In 2007, Multistory and Sandwell Partnership, through the Neighbourhood Renewal Fund (NRF), commissioned artist Shaun Morris to complete 25 portrait paintings of people who live and work in West Bromwich. Shaun was one of the artists who took part in the Longhouse’s 2006 / 2007 Action Research programme. The Action Research commission provided Shaun with the freedom and space to develop his practice in a much wider public context and allowed him to develop his ideas and receive further funding for an exhibition. The exhibition, titled Seek My Face, opened to the public from Monday 18 February to Friday 22 February at West Bromwich Town Hall.
The selection of portraits on show provides a sense of the ‘local community’ in West Bromwich. Multistory and Shaun Morris hope that the residents of the town, and Sandwell as a whole, will come to view the portraits and will recognise their friends, neighbours, or even a part of themselves, in the people that have been painted.
Talking about the project and his work, Shaun Morris said: “I first painted about West Bromwich, my hometown, its people and places, as a student in 1988 and, in one way or another, I continued to paint about it for the next 10 years. This unique project has allowed me to find the ‘long way home’ that I have been seeking. Meeting the huge variety of people I have met over the last year has been an enormous privilege. As well as all of the ‘identities’ I have been given the opportunity to present, the project has allowed me to find anew my own identity and relationship to West Bromwich, both artistically and personally”.
Garry Morris, Arts Manager at Sandwell MBC said: “Shaun Morris’s ‘Seek my Face’ is a life time work. It is a series of honest portraits by the West Brom lad about his West Brom people. We see people both as individuals and members of communities. We can all see ourselves in it. It should be contemplated, celebrated and enjoyed for its diversity and vitality. It is good and fitting that West Bromwich Town Hall exhibits its own to its own. Shaun has done good!”
Shaun Morris about the exhibition: “I first painted about West Bromwich, my hometown, it’s people and places, as a student in 1988, and in one way or another I continued to paint about it for the next 10 years.

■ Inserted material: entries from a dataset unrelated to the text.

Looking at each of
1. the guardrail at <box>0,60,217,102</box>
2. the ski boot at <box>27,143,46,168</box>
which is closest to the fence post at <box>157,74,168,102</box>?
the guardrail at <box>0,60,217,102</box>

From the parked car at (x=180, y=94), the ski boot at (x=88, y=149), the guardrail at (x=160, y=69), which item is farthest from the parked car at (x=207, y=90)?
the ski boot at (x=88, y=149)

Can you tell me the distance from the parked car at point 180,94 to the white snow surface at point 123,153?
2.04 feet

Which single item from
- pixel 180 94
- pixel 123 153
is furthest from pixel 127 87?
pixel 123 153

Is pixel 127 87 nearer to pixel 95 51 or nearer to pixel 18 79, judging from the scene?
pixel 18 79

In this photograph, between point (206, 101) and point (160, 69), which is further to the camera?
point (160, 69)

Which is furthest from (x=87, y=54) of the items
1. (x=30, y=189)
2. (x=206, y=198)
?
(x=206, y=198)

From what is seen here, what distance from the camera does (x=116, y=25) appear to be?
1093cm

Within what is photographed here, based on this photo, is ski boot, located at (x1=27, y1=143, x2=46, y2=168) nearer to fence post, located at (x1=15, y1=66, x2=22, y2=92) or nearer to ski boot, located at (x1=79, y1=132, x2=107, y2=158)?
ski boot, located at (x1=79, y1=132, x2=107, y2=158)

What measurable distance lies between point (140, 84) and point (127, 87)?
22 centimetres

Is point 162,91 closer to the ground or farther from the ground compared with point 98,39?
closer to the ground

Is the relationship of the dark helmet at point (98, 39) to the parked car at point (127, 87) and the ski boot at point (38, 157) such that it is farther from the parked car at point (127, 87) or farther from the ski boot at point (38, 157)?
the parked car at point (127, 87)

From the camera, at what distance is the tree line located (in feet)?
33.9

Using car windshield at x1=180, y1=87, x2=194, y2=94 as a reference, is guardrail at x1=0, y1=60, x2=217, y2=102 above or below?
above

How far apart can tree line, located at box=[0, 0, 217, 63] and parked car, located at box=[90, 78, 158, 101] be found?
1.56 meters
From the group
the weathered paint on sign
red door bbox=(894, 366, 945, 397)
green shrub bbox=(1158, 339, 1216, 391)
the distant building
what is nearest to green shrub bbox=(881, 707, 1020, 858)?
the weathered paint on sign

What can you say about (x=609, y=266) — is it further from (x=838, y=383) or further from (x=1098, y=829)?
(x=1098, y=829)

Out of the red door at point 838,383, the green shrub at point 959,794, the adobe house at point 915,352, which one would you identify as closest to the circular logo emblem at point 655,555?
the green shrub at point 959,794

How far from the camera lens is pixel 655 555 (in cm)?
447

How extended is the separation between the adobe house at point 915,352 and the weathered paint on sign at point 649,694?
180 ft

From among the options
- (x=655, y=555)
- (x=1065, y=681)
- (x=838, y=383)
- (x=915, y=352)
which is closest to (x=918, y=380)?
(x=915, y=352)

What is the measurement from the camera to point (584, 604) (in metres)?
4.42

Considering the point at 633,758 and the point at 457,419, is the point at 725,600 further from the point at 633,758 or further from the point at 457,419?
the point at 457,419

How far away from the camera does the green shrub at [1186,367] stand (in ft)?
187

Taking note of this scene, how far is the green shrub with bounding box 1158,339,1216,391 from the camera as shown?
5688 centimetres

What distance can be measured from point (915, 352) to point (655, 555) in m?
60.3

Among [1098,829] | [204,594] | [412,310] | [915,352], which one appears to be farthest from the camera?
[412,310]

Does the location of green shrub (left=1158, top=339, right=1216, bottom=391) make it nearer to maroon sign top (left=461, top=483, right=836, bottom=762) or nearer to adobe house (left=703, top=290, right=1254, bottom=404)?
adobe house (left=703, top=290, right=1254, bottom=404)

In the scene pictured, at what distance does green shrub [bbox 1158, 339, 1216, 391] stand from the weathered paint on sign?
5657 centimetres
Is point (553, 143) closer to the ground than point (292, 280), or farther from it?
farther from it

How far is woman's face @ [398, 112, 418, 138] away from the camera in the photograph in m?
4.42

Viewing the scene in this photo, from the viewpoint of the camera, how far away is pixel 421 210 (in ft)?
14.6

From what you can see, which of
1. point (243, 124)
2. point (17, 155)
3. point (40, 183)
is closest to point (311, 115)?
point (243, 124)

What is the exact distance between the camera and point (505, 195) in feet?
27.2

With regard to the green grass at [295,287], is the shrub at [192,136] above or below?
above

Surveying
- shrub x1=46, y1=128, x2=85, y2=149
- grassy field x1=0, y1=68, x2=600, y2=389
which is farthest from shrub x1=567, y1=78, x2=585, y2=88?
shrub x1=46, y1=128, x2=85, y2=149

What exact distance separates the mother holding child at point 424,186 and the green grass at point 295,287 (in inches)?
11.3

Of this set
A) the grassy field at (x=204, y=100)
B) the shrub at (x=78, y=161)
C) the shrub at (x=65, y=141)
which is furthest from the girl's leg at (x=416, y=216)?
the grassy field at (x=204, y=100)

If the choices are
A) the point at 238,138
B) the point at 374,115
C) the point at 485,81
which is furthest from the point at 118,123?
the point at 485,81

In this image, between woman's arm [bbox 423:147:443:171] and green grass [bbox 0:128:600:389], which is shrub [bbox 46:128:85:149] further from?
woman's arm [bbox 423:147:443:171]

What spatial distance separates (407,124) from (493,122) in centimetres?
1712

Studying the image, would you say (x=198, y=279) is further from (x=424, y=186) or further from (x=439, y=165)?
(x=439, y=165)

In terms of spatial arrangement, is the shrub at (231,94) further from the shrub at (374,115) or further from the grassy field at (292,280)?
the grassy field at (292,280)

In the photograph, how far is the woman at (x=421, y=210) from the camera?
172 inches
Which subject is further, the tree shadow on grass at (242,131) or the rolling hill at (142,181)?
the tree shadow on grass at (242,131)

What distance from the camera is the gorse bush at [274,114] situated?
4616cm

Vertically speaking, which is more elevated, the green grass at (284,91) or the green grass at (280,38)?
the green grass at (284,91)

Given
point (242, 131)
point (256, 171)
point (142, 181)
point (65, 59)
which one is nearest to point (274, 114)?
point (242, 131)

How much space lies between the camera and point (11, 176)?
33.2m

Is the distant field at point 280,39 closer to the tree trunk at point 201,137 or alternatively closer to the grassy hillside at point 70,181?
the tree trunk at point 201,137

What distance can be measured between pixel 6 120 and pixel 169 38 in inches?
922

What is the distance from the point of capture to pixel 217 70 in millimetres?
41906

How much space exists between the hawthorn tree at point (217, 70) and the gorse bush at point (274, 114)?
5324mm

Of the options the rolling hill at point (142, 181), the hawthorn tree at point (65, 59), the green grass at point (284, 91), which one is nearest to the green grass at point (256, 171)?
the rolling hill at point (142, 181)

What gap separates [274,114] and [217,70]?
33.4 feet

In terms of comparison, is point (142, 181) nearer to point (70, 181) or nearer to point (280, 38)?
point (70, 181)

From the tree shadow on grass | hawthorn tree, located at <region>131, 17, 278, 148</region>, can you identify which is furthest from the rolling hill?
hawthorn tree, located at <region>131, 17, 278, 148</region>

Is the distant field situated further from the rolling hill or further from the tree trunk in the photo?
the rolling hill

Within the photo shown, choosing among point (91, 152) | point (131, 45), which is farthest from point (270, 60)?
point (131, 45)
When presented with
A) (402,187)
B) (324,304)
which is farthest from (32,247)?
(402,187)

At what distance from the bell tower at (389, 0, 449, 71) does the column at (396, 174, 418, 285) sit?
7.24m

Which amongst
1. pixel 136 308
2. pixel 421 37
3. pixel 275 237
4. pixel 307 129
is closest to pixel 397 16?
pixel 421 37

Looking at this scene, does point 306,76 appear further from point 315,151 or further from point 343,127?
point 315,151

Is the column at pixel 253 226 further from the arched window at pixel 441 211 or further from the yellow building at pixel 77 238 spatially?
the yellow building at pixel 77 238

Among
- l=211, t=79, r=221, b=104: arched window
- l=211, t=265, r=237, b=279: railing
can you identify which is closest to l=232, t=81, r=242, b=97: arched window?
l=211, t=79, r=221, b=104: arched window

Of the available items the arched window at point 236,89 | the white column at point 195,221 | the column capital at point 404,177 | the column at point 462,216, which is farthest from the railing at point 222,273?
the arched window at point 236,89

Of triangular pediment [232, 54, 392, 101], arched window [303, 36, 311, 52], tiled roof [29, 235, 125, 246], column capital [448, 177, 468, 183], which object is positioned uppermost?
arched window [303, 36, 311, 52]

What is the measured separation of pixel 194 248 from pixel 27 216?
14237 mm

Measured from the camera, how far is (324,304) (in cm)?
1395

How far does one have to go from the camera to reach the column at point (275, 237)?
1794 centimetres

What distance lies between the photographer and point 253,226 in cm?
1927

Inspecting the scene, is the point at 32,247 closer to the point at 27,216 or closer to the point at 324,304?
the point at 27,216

This unique project has allowed me to find the ‘long way home’ that I have been seeking, and I am very grateful to Multistory and Sandwell Council’s faith in my abilities. Meeting the huge variety of people I have met over the last 18 months has been an enormous privilege, and there have been many occasions when I have been sat drawing someone in some temple, office, kitchen, when I’ve felt as an artist ‘it doesn’t get much better than this’. As well as all the ‘identities’ I have been given the opportunity to present, the project has allowed me to find anew my own identity and relationship to West Bromwich, both artistically and personally.”